To address this, data scientists and researchers from startup ClimateAi have developed a machine-learning model that could democratize regional forecasting to an unparalleled degree. The model corrects the biases that currently exist in global weather models and offers accurate local forecasts without the traditional -- and costly -- constraints of current forecasting systems.
The team's research concerning the model has gone through extensive peer review and is set to be published at the 25th International Conference on Artificial Intelligence and Statistics (AISTATS) in late March.
At the heart of the challenge, it turns out, is a matter of resolution. Traditional weather forecasts for several days ahead are very coarse in resolution and therefore don't capture local extreme events.
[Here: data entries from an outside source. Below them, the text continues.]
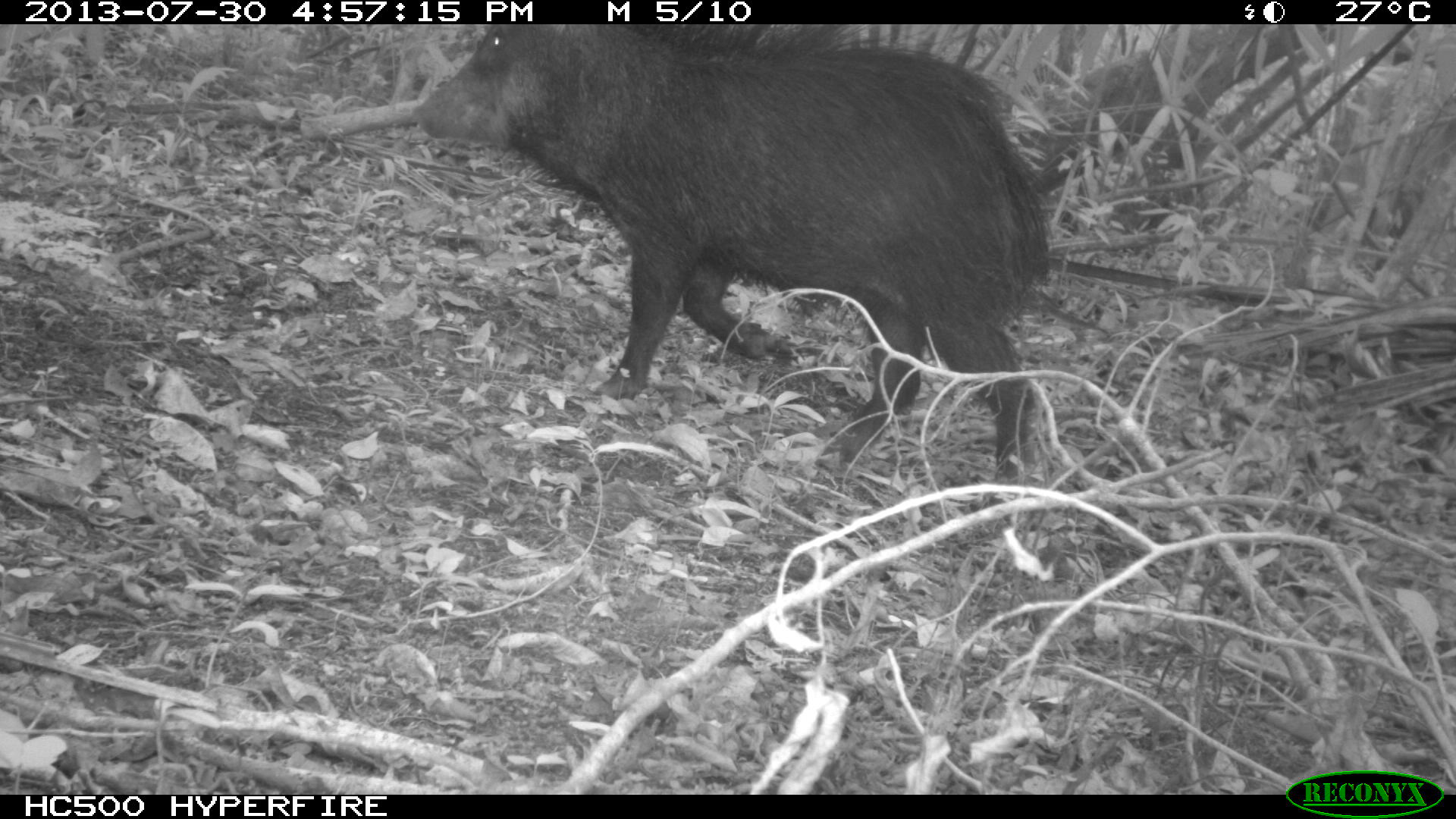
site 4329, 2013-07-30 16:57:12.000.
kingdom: Animalia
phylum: Chordata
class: Mammalia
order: Artiodactyla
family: Tayassuidae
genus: Tayassu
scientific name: Tayassu pecari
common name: white-lipped peccary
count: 1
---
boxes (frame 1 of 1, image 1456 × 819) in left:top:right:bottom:
tayassu pecari: 410:23:1052:484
One alternative that's been used in recent years is to utilize ongoing observations to forecast local weather up to a couple hours out.
The utility of such forecasts is limited when it comes to extreme weather events. The solution is to increase the resolution of those traditional forecasts, which are quite accurate.
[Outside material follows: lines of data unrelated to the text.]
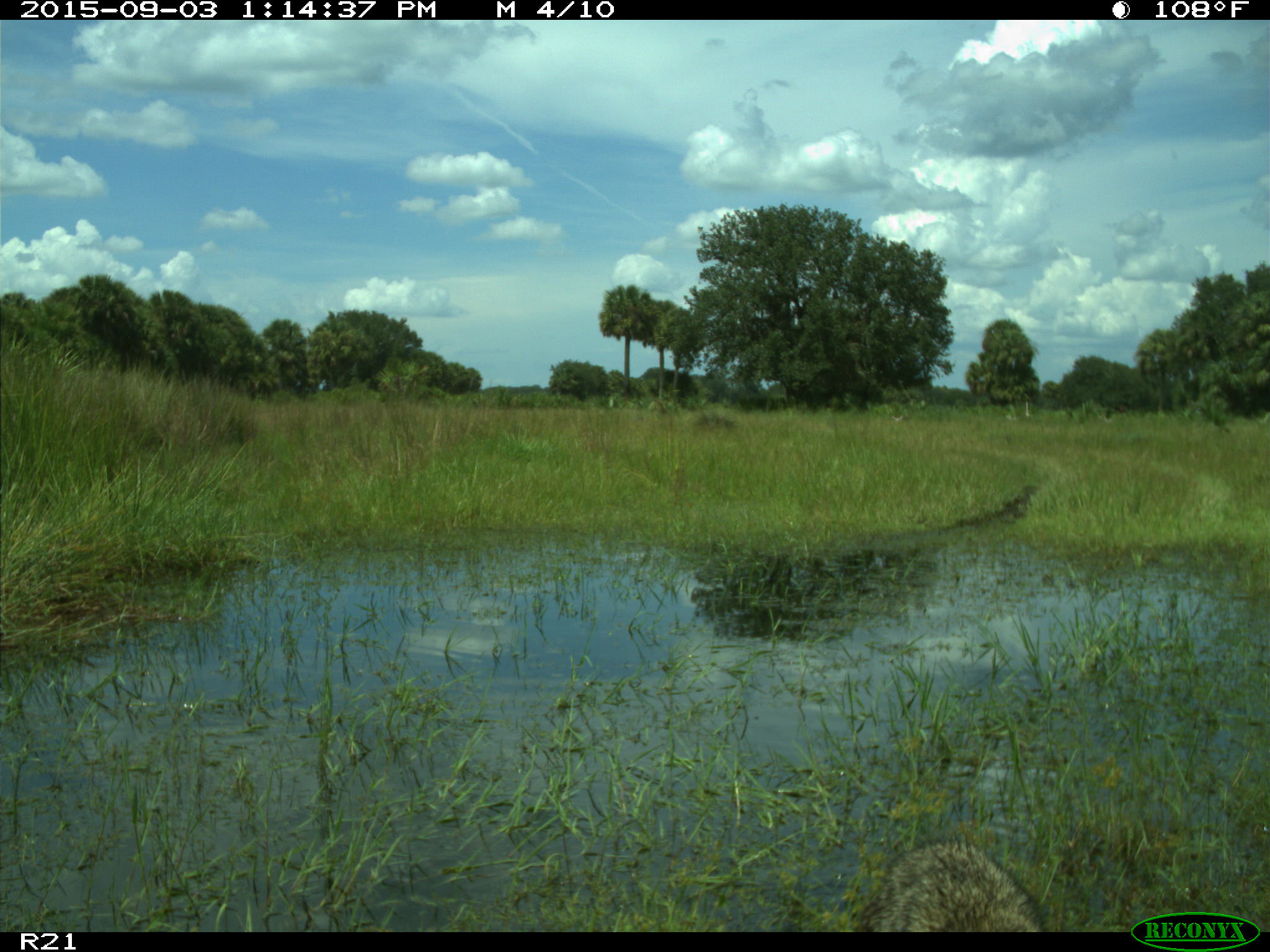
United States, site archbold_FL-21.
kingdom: Animalia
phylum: Chordata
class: Mammalia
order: Carnivora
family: Procyonidae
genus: Procyon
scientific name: Procyon lotor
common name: common raccoon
Procyon lotor (common raccoon).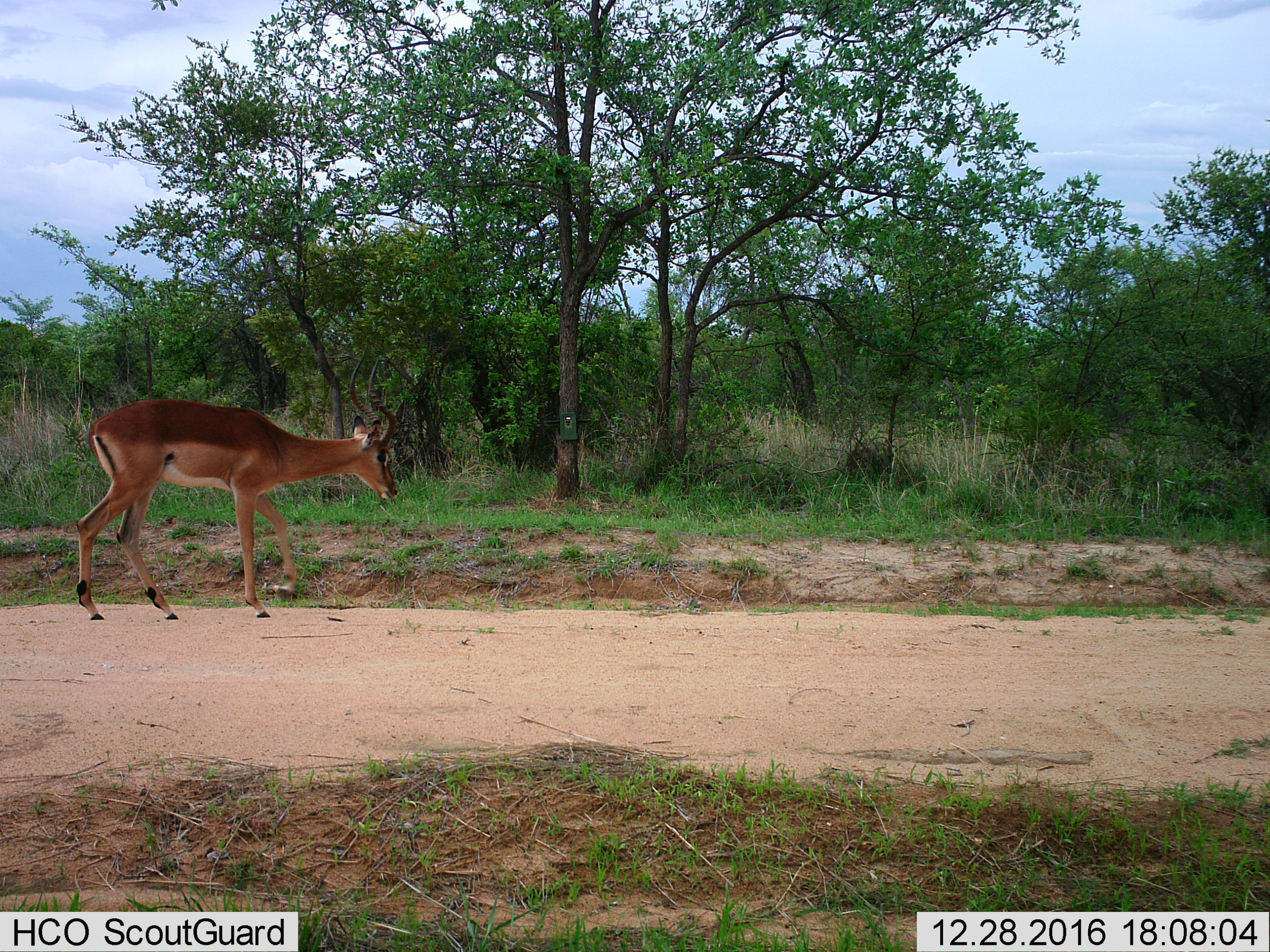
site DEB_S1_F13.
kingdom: Animalia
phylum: Chordata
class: Mammalia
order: Artiodactyla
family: Bovidae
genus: Aepyceros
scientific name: Aepyceros melampus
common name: impala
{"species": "impala (Aepyceros melampus)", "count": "1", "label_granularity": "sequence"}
ClimateAi Lead Data Scientist Dr. Stephan Rasp and Ilan Price of the University of Oxford developed an innovative machine-learning approach. It uses generative adversarial networks (GANs) trained on global weather forecasts to correct for the biases that exist in current weather models. The new model downscales global forecasts to be as accurate as a local forecast, without requiring the vast amounts of computational, financial, and human resources previously needed for such a small scale.
"Going beyond the recent flurry of activity to improve 'nowcasts,' our new model achieves that same accuracy for forecasts on the horizon of several hours to days," noted Dr. Rasp. "By taking a two-fold approach, we can account for systematic errors in the global models and increase the resolution of the forecast so that regional extremes are accurately captured."
By removing the costly constraints of current forecasting systems, including the need for a highly trained meteorologist feeding information through complex models, this new technique could be a boon to communities that cannot afford the technology for high-resolution local forecasts.
What does that look like in practice? ClimateAi suggests a scenario in which, rather than simply confirming a "40% chance of rain this week" for an entire region, the new model would empower users to easily answer more helpful questions like:
What is the likelihood that it does vs. does not rain tomorrow?
Where exactly will it rain?
If it rains, will it drizzle all over, pour in one specific spot, or pour in many places but drizzle in others?
The researchers point out that coarse, large-scale forecasts hide the answers to these questions.
"Artificial intelligence and machine-learning breakthroughs are changing weather forecasting, and resource-heavy regional weather models might soon be completely replaced by machine learning approaches," added Dr. Rasp. "Actionable forecasts will support businesses and governments looking to climate-proof their initiatives and operations."
Of course, the new model is also in keeping with ClimateAi's broader business objectives of helping companies better manage climate risk with actionable intelligence. In an age of increasing extreme weather due to climate change, the San Francisco firm is positioned to help supply chains avoid costly disruptions.